Photos published Tuesday evening by the New York Post showed Dianna Russini and Mike Vrabel together at a Sedona resort, including one image with their fingers interlocked and another of the two hugging. Other pictures showed them by the hotel pool, while the Post’s headline described them as holding hands and hugging at a luxury hotel.
Russini told the Post reporter on Easter Sunday that she and Vrabel recently had been in Arizona for NFL league meetings, but the images were reported to have been taken away from those meetings at a luxury resort. The Post then published the photos two days later, as Russini resigned from The Athletic amid an internal investigation into her relationship with Vrabel, her NFL coverage and whether she had lied to the company about the meeting with him.

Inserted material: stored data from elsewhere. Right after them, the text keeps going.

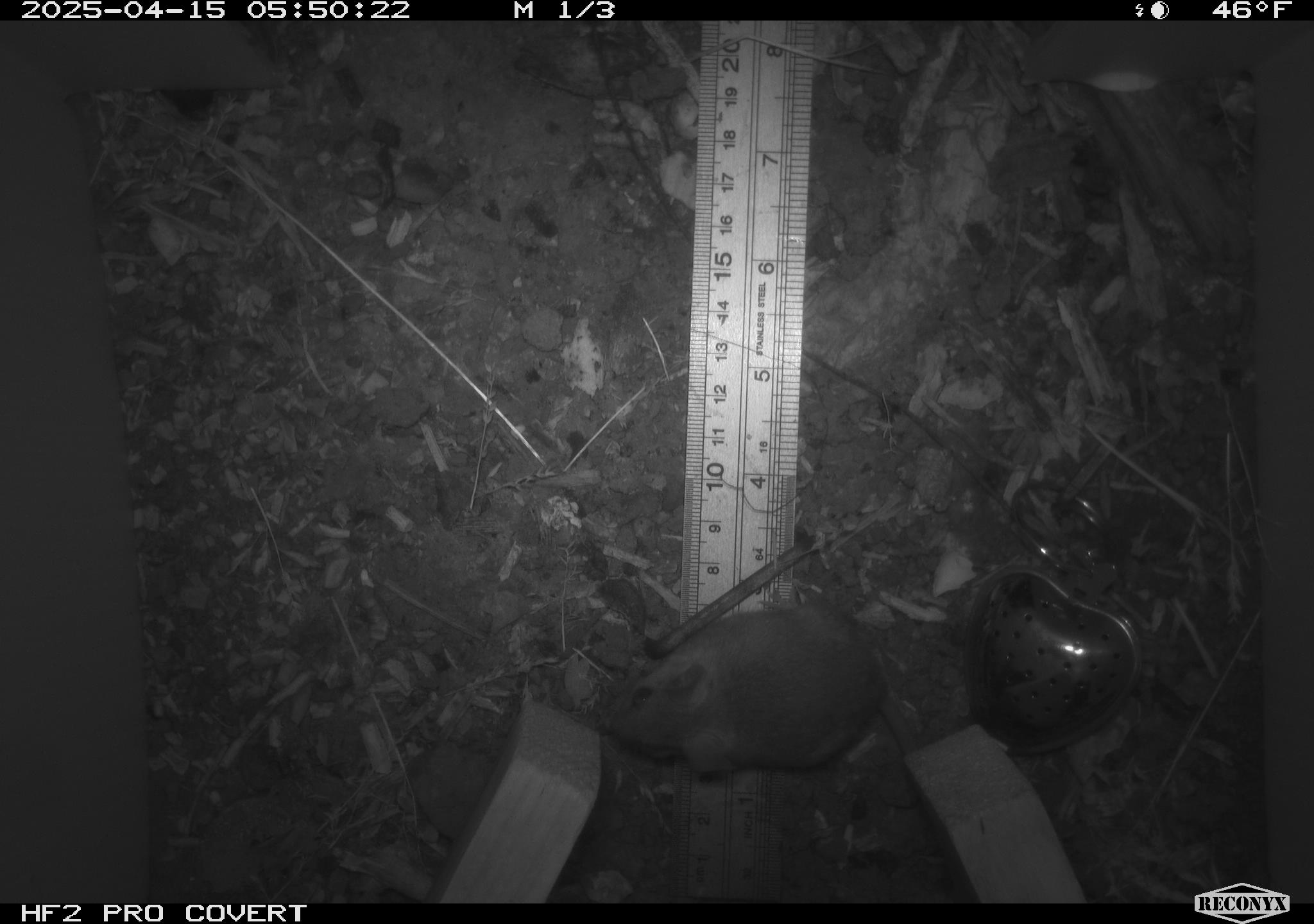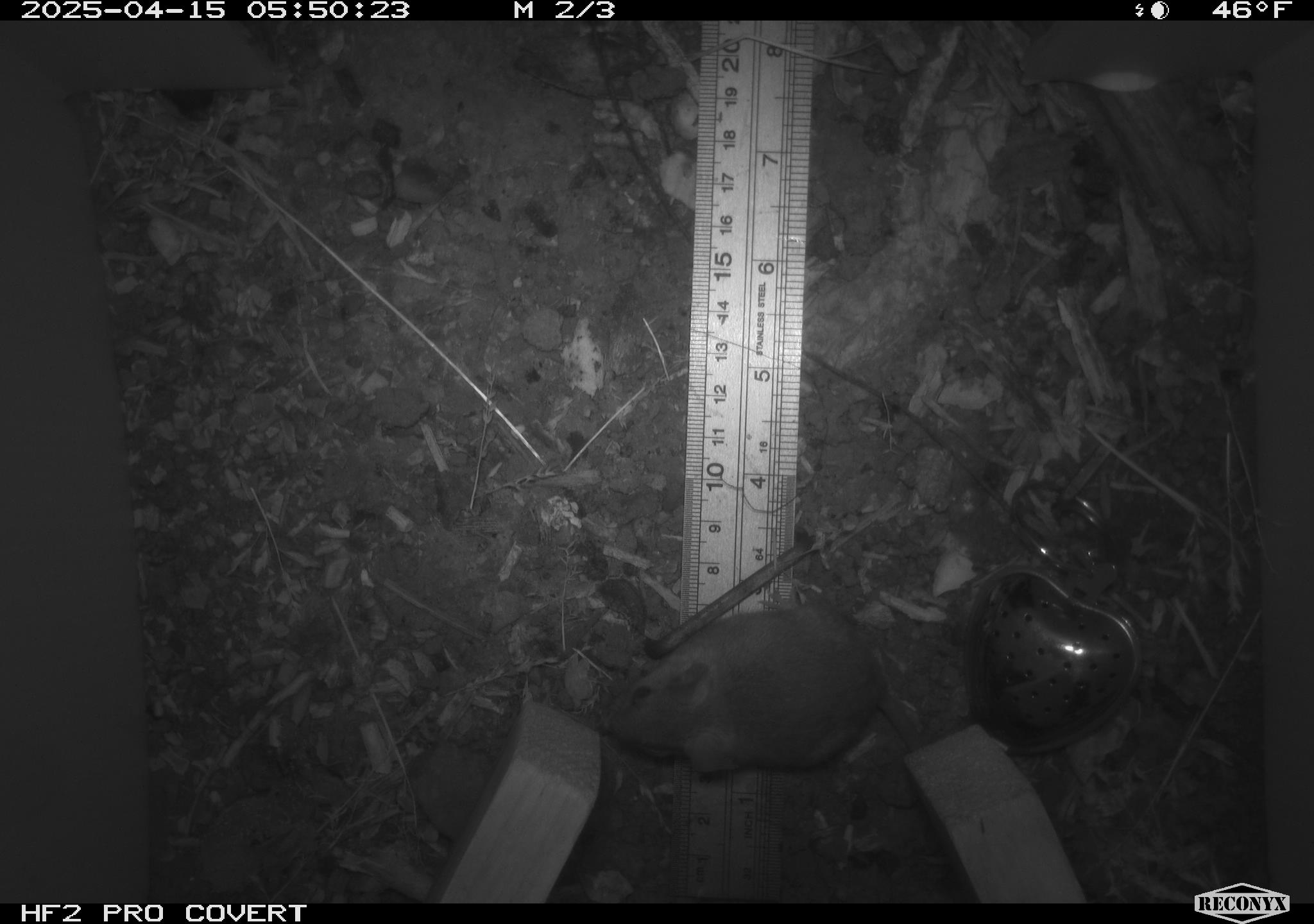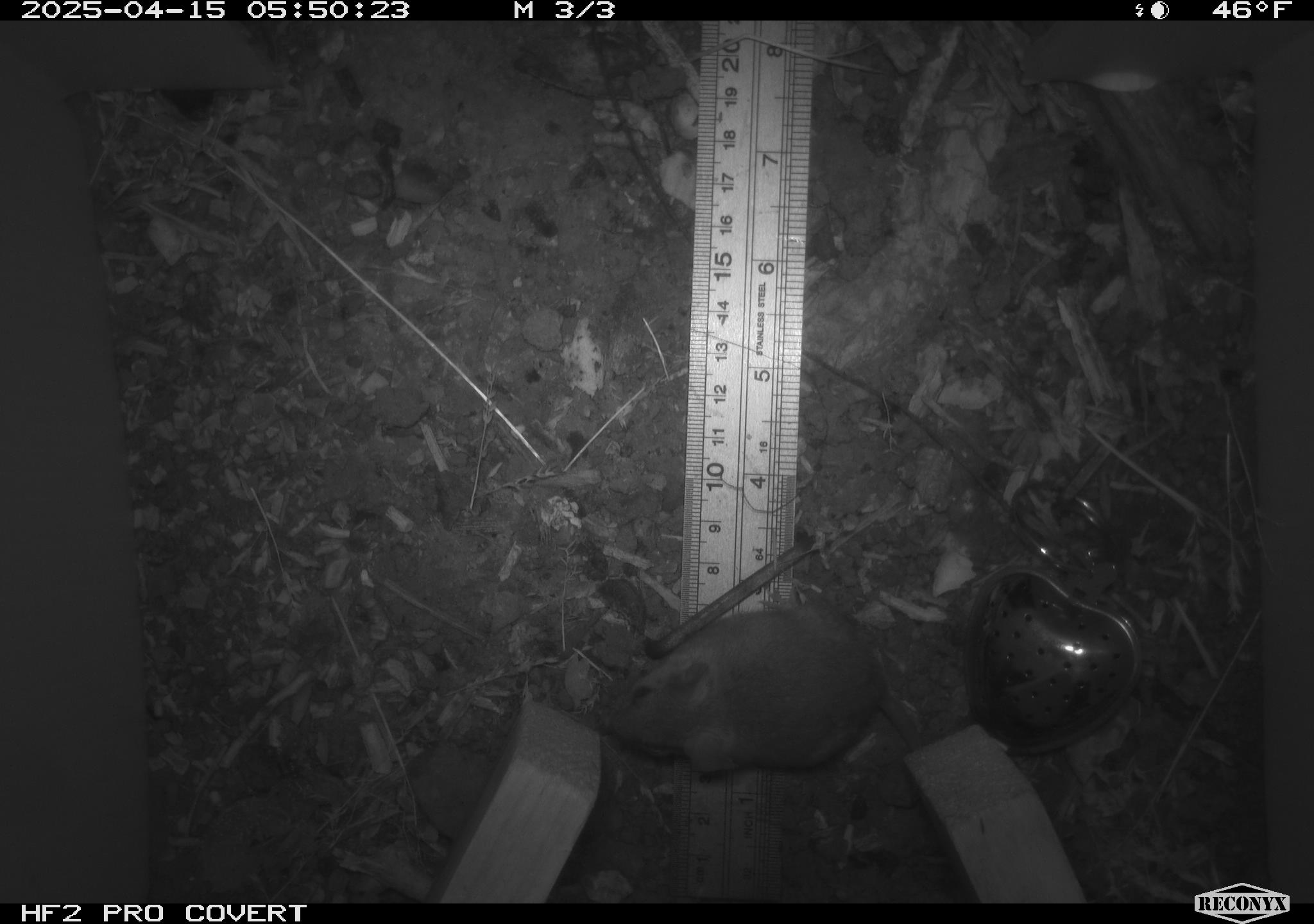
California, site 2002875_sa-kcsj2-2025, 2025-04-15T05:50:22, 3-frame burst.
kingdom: Animalia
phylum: Chordata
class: Mammalia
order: Rodentia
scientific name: Rodentia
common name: rodent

Vrabel continues to coach the New England Patriots and is preparing for next week's NFL draft, while the NFL said it is not reviewing him under its personal conduct policy. The league’s spokesman, Brian McCarthy, said the policy covers conduct detrimental to the integrity and public confidence in the National Football League, but the NFL has not opened such a review in Vrabel’s case.
The Athletic, owned by, had been examining Russini’s relationship with Vrabel, her reporting and whether she misled the company, according to the facts provided. On Sunday, Russini also consulted with a crisis communications expert and later appealed directly to Meredith Kopit Levien, while coordinating with Vrabel about how to respond to the Post. The scrutiny is sharpened by one detail that does not fit neatly with the public denials: Russini and Vrabel are both married to other people.
What comes next now turns on what, if anything, the Patriots decide to do after a spokesman declined to say whether the team would review Vrabel’s relationship with Russini. For Russini, the damage has already arrived; for Vrabel, the silence from the team leaves the biggest unanswered question inside the building, not outside it.